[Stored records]
····················
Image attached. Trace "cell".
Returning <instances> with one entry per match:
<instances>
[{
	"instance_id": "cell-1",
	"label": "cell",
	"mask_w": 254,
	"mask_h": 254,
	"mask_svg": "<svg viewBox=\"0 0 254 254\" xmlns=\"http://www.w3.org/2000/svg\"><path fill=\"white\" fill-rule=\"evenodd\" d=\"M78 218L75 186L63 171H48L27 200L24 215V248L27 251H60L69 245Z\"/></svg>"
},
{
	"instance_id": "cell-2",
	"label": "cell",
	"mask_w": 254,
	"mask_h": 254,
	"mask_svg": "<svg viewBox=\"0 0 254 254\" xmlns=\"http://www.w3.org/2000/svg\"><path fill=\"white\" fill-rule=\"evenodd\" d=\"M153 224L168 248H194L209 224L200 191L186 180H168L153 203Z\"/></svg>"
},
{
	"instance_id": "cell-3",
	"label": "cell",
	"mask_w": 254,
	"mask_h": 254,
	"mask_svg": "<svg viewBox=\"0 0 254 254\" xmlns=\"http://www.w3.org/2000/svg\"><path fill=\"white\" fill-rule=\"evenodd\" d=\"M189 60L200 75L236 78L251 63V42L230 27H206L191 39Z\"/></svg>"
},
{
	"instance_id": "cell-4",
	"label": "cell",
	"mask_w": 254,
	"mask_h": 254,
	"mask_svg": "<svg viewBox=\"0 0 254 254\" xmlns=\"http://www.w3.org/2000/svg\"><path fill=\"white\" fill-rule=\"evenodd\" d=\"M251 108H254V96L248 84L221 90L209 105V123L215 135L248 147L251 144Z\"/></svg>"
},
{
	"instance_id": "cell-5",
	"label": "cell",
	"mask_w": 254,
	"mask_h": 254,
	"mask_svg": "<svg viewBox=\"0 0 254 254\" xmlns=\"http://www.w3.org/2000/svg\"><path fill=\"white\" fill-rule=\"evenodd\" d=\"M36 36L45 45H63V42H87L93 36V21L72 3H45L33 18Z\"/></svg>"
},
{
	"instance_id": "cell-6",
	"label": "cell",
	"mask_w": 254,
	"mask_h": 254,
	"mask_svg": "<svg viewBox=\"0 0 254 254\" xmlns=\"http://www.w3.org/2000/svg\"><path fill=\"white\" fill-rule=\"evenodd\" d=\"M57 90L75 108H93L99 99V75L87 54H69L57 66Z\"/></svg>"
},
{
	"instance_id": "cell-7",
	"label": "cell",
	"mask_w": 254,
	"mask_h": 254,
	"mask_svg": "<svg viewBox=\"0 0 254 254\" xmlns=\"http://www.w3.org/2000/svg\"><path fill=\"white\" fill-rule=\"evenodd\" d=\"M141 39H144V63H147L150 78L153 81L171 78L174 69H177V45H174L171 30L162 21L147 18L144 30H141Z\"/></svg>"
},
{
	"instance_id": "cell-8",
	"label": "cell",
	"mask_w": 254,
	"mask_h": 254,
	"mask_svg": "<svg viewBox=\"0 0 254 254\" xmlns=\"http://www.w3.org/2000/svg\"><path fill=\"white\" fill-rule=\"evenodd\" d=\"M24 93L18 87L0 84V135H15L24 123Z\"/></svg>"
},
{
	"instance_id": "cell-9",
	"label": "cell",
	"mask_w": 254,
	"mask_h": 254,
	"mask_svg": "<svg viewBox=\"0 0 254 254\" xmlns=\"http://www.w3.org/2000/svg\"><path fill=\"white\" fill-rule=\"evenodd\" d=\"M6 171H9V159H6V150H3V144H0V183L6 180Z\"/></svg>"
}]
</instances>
····················
* Aim
Collect every line in the listing above that contains the string "instances".

* Solution for this exercise
Returning <instances> with one entry per match:
<instances>
</instances>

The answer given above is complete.